= Problems and tasks =
1) Answer these from the article on school reform, one answer per line, marked (a), (b), (c) to match:
(a) In what year did DeSantis sign the "Stop WOKE" act?
(b) How many school boards has DeSantis helped flip?
(c) What law brought DeSantis national attention last year?
2) Using the article on school reform, say whether each statement agrees with it. Answer yes or no, and quote the words that decide it.
(a) The "Stop WOKE" act restricted the teaching of critical race theory.
(b) The school boards DeSantis influenced went from a conservative majority to a liberal one.
(c) Trump and DeSantis are described as working together on education.
3) Write out the stretch of the article on school reform from "Ahead of what" through "corrupt education system.", word for word.

#### Selected text ####

GOP Presidential Candidates Focusing on School Reform

'pink haired communists teaching our kids...'

(Headline USA) President Donald Trump and Florida Gov. Ron DeSantis are both seeking to reform American education while maneuvering against each other.

In the opening stages of the GOP presidential primary, the parents’ rights movement and school curriculum are emerging as a critical flashpoint.

Ahead of what could be a bruising Republican presidential primary, the focus on issues related to critical race theory, grooming and indoctrination is emerging as a way for potential White House hopefuls to distinguish themselves by reforming America’s corrupt education system.

Nowhere is the drive to save American education more visible than in Florida, where DeSantis has made an aggressive push against woke policies.

He gained national attention last year for signing the anti-grooming bill into law.

He also signed the “Stop WOKE” act in 2022, a law that restricted the teaching of critical race theory.

DeSantis has also extended his political influence to local school board races flipping at least three boards from a liberal majority to a conservative majority.

#### Supplied information ####

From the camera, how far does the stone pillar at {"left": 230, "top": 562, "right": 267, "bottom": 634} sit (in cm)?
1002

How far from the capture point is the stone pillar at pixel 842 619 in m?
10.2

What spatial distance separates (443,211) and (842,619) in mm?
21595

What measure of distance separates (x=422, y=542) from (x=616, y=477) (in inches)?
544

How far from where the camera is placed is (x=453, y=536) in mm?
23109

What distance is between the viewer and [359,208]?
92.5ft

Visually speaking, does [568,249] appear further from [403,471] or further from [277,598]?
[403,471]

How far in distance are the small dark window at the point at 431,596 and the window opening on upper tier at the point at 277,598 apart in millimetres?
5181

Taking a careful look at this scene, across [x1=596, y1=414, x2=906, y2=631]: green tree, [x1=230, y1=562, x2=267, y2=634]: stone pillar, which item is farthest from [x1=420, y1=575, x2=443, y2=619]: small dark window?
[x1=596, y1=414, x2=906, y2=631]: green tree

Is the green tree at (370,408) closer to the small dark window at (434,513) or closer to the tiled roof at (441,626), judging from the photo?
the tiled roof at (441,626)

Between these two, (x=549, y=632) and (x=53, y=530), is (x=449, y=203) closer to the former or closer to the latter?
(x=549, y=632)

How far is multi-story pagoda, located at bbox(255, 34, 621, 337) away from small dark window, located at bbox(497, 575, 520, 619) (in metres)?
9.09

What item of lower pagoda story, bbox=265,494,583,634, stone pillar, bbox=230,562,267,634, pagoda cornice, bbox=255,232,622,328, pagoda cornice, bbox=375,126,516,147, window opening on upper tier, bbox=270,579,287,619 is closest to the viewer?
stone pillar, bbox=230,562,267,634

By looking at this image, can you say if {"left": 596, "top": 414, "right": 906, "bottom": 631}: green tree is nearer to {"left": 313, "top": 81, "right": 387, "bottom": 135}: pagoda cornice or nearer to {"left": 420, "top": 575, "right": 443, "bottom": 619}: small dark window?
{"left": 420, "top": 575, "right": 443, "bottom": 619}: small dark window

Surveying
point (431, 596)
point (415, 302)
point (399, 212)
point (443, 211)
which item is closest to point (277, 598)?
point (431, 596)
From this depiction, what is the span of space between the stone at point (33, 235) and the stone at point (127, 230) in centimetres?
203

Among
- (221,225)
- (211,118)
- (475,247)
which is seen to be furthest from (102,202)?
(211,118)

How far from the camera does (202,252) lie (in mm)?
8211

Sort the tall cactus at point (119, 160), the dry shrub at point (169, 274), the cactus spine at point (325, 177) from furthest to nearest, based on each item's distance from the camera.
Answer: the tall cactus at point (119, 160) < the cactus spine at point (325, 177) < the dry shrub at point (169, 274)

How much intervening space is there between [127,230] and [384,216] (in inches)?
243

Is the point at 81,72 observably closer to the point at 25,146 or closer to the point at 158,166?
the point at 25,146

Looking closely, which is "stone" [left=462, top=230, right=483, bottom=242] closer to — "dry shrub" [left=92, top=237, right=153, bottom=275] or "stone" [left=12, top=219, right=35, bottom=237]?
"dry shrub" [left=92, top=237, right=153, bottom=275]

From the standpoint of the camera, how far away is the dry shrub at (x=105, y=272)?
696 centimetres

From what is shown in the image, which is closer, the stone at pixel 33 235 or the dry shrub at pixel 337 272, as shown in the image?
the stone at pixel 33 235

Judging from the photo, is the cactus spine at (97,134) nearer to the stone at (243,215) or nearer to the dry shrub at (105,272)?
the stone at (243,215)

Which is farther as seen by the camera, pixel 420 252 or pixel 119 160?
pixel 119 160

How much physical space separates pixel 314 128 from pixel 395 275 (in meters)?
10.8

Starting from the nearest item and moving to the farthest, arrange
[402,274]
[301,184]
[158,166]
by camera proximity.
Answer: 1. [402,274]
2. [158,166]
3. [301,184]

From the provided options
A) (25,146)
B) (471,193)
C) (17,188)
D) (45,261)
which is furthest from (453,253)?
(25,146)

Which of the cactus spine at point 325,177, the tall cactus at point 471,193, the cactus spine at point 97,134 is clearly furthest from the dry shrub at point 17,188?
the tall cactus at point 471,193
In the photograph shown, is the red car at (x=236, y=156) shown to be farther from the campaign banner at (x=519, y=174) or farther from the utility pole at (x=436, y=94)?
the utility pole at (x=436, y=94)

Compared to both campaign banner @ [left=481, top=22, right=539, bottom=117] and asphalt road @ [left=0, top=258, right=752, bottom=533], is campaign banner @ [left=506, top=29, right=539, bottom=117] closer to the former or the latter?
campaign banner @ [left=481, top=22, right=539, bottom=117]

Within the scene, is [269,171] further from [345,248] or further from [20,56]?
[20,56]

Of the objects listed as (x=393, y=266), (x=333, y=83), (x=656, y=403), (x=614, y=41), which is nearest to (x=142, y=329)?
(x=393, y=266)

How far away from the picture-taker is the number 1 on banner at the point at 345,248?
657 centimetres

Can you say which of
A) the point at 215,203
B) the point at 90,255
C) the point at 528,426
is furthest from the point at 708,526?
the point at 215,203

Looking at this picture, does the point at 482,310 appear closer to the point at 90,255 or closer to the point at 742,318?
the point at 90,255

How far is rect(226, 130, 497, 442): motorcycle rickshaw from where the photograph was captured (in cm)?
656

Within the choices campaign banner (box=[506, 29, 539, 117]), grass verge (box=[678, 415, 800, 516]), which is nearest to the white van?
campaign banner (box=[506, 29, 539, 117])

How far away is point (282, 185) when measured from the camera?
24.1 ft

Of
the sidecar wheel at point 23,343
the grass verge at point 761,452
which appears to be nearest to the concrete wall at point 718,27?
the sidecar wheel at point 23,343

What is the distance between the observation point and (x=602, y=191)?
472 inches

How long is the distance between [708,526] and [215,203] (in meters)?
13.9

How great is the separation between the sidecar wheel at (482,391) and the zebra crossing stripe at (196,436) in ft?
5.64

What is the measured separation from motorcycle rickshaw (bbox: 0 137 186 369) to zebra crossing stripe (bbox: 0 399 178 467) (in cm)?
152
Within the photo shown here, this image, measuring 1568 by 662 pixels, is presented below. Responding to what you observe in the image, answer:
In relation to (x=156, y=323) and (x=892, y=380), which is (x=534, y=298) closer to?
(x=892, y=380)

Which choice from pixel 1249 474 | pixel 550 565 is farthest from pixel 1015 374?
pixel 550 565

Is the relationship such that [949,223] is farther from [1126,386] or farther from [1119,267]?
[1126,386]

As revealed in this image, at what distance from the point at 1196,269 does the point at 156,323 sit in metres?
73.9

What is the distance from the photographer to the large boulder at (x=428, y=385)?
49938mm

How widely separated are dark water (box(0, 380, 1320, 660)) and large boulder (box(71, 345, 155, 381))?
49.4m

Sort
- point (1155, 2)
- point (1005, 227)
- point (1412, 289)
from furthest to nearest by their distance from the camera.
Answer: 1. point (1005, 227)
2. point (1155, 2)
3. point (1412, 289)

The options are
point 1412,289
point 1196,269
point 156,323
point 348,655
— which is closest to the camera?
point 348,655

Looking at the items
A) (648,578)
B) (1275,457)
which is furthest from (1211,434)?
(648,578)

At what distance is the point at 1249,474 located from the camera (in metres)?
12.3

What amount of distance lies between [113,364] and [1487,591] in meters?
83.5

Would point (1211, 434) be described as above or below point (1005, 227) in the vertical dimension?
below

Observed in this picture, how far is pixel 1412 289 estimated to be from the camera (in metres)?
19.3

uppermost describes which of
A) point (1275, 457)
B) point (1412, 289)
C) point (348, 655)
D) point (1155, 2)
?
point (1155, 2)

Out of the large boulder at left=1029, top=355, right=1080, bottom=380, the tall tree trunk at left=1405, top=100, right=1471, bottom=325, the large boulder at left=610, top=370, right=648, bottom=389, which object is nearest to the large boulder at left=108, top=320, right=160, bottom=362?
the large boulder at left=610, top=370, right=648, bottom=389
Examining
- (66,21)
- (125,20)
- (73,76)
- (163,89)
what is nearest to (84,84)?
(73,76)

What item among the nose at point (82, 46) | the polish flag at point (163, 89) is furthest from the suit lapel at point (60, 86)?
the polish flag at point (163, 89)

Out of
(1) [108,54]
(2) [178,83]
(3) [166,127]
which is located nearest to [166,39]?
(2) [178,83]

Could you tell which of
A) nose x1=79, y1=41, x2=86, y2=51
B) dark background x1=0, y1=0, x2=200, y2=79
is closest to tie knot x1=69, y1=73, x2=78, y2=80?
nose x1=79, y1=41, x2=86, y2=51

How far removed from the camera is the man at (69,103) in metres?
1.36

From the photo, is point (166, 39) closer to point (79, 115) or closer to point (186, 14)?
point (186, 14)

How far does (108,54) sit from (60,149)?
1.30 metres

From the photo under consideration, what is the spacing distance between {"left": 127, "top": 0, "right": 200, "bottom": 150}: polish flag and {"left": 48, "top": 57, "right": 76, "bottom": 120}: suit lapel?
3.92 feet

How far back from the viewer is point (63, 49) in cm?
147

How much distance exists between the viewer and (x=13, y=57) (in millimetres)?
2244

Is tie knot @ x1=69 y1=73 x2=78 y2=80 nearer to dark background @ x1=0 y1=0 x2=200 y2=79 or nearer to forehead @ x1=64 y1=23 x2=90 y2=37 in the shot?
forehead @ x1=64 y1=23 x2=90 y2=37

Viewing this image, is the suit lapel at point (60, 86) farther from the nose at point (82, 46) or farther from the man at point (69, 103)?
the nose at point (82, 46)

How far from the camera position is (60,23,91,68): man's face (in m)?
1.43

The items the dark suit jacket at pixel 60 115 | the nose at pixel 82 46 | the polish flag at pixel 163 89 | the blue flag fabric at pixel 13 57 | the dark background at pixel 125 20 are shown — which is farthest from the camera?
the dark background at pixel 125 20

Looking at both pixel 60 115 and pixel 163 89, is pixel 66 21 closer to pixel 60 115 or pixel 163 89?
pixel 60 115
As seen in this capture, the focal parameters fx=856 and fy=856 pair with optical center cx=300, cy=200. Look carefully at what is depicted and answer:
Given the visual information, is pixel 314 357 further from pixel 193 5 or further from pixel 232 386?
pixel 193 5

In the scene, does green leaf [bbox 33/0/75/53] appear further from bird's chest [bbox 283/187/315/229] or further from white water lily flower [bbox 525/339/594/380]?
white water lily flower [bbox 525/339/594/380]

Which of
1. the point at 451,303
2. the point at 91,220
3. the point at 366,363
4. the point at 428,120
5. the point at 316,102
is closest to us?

####

= The solutions =
1)
(a) 2022
(b) At least three
(c) The anti-grooming bill

2)
(a) Yes: "a law that restricted the teaching of critical race theory"
(b) No: "flipping at least three boards from a liberal majority to a conservative majority"
(c) No: "while maneuvering against each other"

3)
Ahead of what could be a bruising Republican presidential primary, the focus on issues related to critical race theory, grooming and indoctrination is emerging as a way for potential White House hopefuls to distinguish themselves by reforming America’s corrupt education system.